● Exercise 1
Pull out every line of the entries that contains the word "region", copying each line in full.

[begin Passage provided]

One customer shared with us that prior to Coupa, every four months their team would spend more than 60 hours reading software documentation and performing regression sets to gain insights. To optimize this process, they leveraged Coupa’s user community and identified a fellow customer who have automated testing. Conversations with the customer and their IT team led to an internal development project, which allowed them to reduce cycle times by 80%. They continue to use the online community often, conducting research and trading insights on industry best practices within the community.
With prescriptive insights and community interactions delivering measurable value, expanding the size of the community and the available functionality greatly benefits our customers.
Further, building on the power of community from customers to partners. Last quarter, we launched our Coupa app marketplace. We already have nearly 100 apps that are enabled or in the process of being enabled for our customers. Within these apps, there are two ways our customers are extracting value. The first is through pre-built integrations that make our customers investments in other enterprise software more valuable. The second is where they have gained access to new functionality, such as tax engines, supplier collaborations, ESG and corporate responsibility and many more. Let me share an example of one of the new applications in our app marketplace, an integrated tax engine that focuses on customer taxes for supplier transactions.
In this ever-changing environment, it’s obviously imperative that our customers understand if they’re being charged the correct sales tax. The Vertex-built integration supports tax calculation on invoice validation, empowering our customers with more control and oversight by pairing tax automation with Coupa’s procurement transformation. And there are many other great examples like this from the app marketplace that help our customers unlock more value from our comprehensive business spend management platform.
Because our customers are unlocking such significant value, they love to share their experiences with their colleagues. To that end, we are thrilled to be bringing back our in-person community conference in April, Coupa Inspire. As in previous years, this event will include inspirational stories of BSM transformation from some of the most well-respected companies in the world, and offer attendees the opportunity to network with their peers as well as industry thought leaders and analysts. Inspire is the premier event in business spend management, has always been a dynamic, energetic forum for our customers to interact, exchange ideas and help new prospects behold the power of spend.
To summarize our three-wave strategy, we believe that we’ve brought to market the world’s best platform for capturing spend transactions. We’ve developed ways to optimize value for the spend with suite synergy. And those two waves have helped us grow our user community and a treasure trove of data fueling the third wave, where our community can come together to unlock exponential value that would otherwise simply not be possible.
This three-way strategy grounds our vision of becoming the industry’s most comprehensive, open, user-centric, prescriptive and accelerated solution in the market. With these vision areas in mind, let me share a recent new customer win report that emphasizes why companies choose to partner with Coupa.
As has happened so often over the years, the CPO was offered a free subscription from a legacy provider. But we all know that there is no such thing as free. In fact, free can be quite costly. As he evaluated his choice of partner, he found that Coupa represented the lowest risk and highest likelihood for success. What’s more, the win report highlights the customer’s trust in us to keep their best interest in mind and their confidence that we will continue to have an industry-leading roadmap. To help seal the deal, his previous employer has also chosen Coupa, giving him undeniable certainty of value creation.

[end Passage provided]

● Exercise 2
Rewrite a span of the passage on Coupa's customer community above, beginning at the words "One customer shared" and stopping after "benefits our customers.", with "regression sets" changed to "regression tests".

[begin Source data]

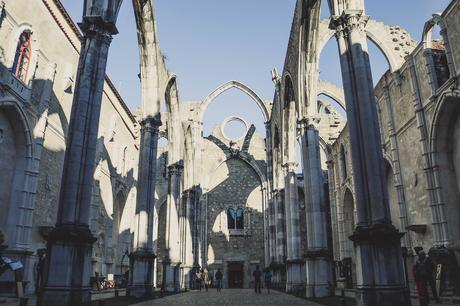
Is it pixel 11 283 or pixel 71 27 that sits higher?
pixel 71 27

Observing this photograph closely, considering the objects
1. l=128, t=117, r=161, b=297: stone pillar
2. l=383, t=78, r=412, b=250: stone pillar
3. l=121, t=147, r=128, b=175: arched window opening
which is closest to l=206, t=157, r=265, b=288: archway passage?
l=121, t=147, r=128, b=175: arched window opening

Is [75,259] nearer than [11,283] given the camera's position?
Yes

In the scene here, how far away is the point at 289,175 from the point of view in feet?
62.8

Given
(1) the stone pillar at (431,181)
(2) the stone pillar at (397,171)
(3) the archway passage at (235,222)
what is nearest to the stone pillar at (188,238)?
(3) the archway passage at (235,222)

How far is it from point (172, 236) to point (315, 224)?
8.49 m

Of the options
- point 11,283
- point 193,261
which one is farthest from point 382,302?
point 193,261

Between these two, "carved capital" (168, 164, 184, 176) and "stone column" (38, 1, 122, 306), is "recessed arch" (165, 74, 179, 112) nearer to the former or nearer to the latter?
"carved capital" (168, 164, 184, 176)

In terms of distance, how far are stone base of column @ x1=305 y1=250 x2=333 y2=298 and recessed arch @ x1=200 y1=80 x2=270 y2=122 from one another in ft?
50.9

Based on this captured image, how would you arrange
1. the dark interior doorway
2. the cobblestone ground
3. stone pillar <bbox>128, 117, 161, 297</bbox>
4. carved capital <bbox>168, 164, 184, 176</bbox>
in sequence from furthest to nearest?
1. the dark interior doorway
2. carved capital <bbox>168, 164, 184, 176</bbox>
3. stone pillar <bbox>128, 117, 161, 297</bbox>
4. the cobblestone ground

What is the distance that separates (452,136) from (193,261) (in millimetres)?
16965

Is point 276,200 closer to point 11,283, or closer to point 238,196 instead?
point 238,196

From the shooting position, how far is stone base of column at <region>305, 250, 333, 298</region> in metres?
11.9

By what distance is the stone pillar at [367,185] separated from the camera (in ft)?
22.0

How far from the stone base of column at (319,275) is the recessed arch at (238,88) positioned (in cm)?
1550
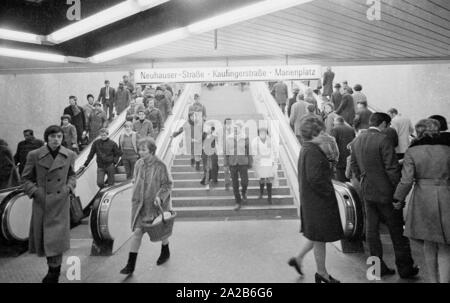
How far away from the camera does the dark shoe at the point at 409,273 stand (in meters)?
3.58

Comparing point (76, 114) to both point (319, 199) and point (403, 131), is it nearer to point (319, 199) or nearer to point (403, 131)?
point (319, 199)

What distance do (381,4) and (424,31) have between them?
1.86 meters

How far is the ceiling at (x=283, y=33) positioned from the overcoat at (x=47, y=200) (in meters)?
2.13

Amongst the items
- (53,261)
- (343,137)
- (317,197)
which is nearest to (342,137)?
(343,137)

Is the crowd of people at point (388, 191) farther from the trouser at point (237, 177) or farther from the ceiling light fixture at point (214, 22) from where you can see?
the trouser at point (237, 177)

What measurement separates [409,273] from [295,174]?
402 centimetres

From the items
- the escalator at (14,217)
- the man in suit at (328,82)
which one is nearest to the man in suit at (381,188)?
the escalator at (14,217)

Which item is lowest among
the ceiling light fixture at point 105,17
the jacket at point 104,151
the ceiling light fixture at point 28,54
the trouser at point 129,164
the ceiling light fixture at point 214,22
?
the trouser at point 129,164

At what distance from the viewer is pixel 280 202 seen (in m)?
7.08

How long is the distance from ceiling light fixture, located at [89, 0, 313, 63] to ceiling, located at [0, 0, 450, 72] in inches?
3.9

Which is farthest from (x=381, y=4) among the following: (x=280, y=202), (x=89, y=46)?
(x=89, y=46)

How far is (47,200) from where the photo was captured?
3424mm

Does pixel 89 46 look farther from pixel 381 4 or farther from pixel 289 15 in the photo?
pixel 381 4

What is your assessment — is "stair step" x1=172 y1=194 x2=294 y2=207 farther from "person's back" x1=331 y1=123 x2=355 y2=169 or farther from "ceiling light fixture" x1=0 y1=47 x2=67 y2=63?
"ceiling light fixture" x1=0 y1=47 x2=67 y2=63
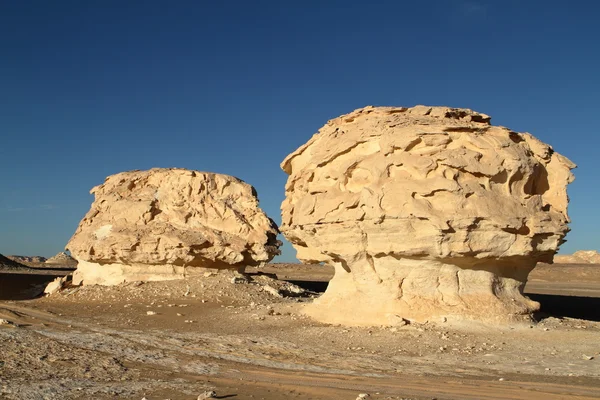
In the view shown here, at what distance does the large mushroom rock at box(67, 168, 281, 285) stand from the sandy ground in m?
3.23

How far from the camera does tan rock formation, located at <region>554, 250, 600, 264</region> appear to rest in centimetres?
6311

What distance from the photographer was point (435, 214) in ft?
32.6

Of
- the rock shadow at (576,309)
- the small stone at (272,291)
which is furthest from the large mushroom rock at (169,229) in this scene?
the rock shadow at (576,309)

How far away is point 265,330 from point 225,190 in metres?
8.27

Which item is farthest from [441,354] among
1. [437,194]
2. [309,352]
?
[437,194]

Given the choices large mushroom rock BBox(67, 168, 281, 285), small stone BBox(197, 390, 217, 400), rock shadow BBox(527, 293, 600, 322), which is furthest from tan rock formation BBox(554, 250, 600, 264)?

[end Source data]

● Expected answer 1
From the shooting position, how far is stone base of column at <region>305, 250, 333, 298</region> in metres?
How far from the camera does tan rock formation, located at <region>554, 250, 600, 264</region> appear to rest in centimetres?

● Expected answer 2
One customer shared with us that prior to Coupa, every four months their team would spend more than 60 hours reading software documentation and performing regression tests to gain insights. To optimize this process, they leveraged Coupa’s user community and identified a fellow customer who have automated testing. Conversations with the customer and their IT team led to an internal development project, which allowed them to reduce cycle times by 80%. They continue to use the online community often, conducting research and trading insights on industry best practices within the community.
With prescriptive insights and community interactions delivering measurable value, expanding the size of the community and the available functionality greatly benefits our customers.